Jennifer Lawrence Pens Vogue Essay on Importance of Voting


Just days after Jennifer Lawrence’s October cover of Vogue was released, she has written an urgent plea to Americans to “save our democracy.” Her op-ed begins with one question: “What is happening to our country?”

Lawrence made waves with the interview that accompanied the Vogue cover. She talked about new motherhood, politics, and exactly what she thinks of J.D. Vance, the venture capitalist and author of Hillbilly Elegy, who is the current Republican candidate for U.S. Senate in Ohio. On new motherhood, Lawrence said, “The morning after I gave birth, I felt like my whole life had started over.” On politics, she shared that she has no patience for people who aren’t engaged politically: “You have to be political. It’s too dire.” On J.D. Vance – well, Lawrence called him a “rich tw*t” before going on to say she’s also a rich tw*t, but she’s not running for office pretending she’s not.

In her plea, published in Vogue, Lawrence said she’s deeply troubled by the overturning of Roe v. Wade “because history has shown that banning abortion doesn’t stop abortions; it stops safe abortions.” She cited polls that show about 85% of Americans think abortion should be legal in some or all circumstances. “It’s scary that a nine-person court could rescind a right that most Americans support,” Lawrence wrote.

Lawrence said she’s heartened by the Kansas referendum, in which voters overwhelmingly chose not to remove the right to abortion from the state’s Constitution. “The resounding victory for abortion rights in a historically conservative state suggests that the political divide in this country is not always as wide as many of our politicians want us to think,” she wrote. “The Kansas vote also shows what’s possible when Americans wield their ballot power.”

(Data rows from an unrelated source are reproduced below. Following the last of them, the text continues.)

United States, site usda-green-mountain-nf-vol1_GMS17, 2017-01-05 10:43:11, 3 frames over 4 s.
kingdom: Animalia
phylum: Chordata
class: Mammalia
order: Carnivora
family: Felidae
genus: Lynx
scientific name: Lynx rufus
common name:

Lawrence, who is from Kentucky, said most of her family still lives there and most of them vote for Republican candidates. Despite “the cultural differences between blue and red states,” she wrote, she remains convinced that the majority of Americans largely share common interests — though politicians aren’t fighting for those shared goals. “We want to choose whether or not we have children. We want our children to not get slaughtered at school. We want and need our government to do everything it can to slow climate change, and to help us prepare for, and recover from, the extreme weather events we are already experiencing.”

Lawrence shone a spotlight on her home state, which was recently hit with a “thousand-year flood,” where half the state is “literally drowning.” She takes to task Senator Mitch McConnell, who has long represented her home state in Congress, for his and his fellow Republican lawmakers’ supposed belief that “big government is always bad. The deadly floods in Kentucky show why that argument is flawed. The argument is also applied selectively, by the way. We must leave big coal alone to ravage the environment, but the government can force a woman to have a baby? Sure, that makes sense.”

“Democracy seats power in the will of the people,” Lawrence concluded. “But that only works if the people assert their will. In the coming midterm elections, let’s all follow the lead of Kansas voters and take a hard look at who and what is on the ballot in our states. Then, let’s vote.”